Her sculptures and textile art were large, lavish, almost monumental. But the foundations of the later style of the artist Magdalena Abakanowicz, who was born in Falenty near Warsaw, dictated need and shortage, which she creatively overcame with a great deal of improvisational ability. Because both his childhood on a farm during the Second World War and his first artistic attempts in communist Poland were characterized by a lack of “good” materials.
Abakanowicz, who initially concentrated on painting in her art studies and only later turned to sculpture, made a virtue out of necessity. In her sculptures and textile sculptures, clay, shards, stones and fabrics were combined, mixed and shaped together to form a new unit – true to the artist’s maxim that artists must “enter their environment, penetrate it, become part of it”.
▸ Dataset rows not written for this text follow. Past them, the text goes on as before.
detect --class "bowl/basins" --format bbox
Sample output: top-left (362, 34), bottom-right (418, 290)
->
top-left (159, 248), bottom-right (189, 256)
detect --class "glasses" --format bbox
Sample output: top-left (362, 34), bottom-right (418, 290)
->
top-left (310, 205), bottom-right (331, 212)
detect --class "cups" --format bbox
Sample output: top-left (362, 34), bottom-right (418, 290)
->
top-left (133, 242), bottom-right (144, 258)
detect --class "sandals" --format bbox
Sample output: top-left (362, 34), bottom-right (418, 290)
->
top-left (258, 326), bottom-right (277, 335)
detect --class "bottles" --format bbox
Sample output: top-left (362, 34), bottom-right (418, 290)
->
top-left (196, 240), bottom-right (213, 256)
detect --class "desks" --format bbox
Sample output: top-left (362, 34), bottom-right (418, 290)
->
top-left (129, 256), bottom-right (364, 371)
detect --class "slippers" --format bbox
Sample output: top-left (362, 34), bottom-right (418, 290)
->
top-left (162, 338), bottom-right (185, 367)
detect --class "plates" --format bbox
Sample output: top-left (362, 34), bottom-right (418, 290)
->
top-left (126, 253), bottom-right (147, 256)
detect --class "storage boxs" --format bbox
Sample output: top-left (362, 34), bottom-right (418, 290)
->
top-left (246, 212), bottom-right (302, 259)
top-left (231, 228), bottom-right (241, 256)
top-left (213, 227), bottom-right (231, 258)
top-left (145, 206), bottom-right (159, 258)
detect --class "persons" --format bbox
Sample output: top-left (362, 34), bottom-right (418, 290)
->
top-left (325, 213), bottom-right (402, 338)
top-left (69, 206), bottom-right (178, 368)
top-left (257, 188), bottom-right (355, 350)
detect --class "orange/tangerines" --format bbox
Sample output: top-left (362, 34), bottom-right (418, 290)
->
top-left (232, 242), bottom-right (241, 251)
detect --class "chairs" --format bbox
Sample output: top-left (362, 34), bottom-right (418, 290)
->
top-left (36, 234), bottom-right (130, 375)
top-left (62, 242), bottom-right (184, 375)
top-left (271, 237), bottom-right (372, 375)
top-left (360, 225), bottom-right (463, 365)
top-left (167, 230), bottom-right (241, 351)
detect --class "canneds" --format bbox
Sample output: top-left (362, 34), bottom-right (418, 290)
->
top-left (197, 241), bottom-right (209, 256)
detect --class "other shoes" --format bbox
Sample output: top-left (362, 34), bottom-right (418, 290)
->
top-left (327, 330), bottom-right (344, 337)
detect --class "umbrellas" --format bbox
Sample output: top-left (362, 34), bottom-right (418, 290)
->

The experience of two totalitarian regimes, of loss and hardship in life, but also the will to overcome them also shaped the expressive works of Abakanowicz, who could trace her family history back to Genghis Khan. After studying in Danzig (Gdansk) and Warsaw, the artist first gained international attention with her large woven wall textiles in the 1960s. “It’s about what you can’t express in any other way. This includes the terror, belief, feelings and everything that’s inside us and that we carry with us through life,” said Abakanowicz about her artistic motivation.
Her works have been related to the body since the 1980s. Mythical and eerie figures of people or animals emerged, almost always appearing in groups. She once said she feels overwhelmed by quantities that make counting no longer meaningful. But at the same time she wanted to show that even in the masses, each individual keeps his own rhythm despite all the adaptations.
Abakanowicz received, among others, the Sculpture Prize of the Sculpture Center New York (1993), the Commander’s Cross of the Order of Polonia Restituta (1998), appointment as Officer of the Order of Arts and Sciences in Paris (1999) and appointment as Knight of the Order of Merit of the Republic of Italy (2000). She was a member of the Academy of Arts in Berlin (1994), the Saxon Academy of Arts in Dresden (1998) and the Order Pour le Mérite for science and art in Berlin (2000).
On June 20, she would have been 93 years old. Google honors the artist with a doodle.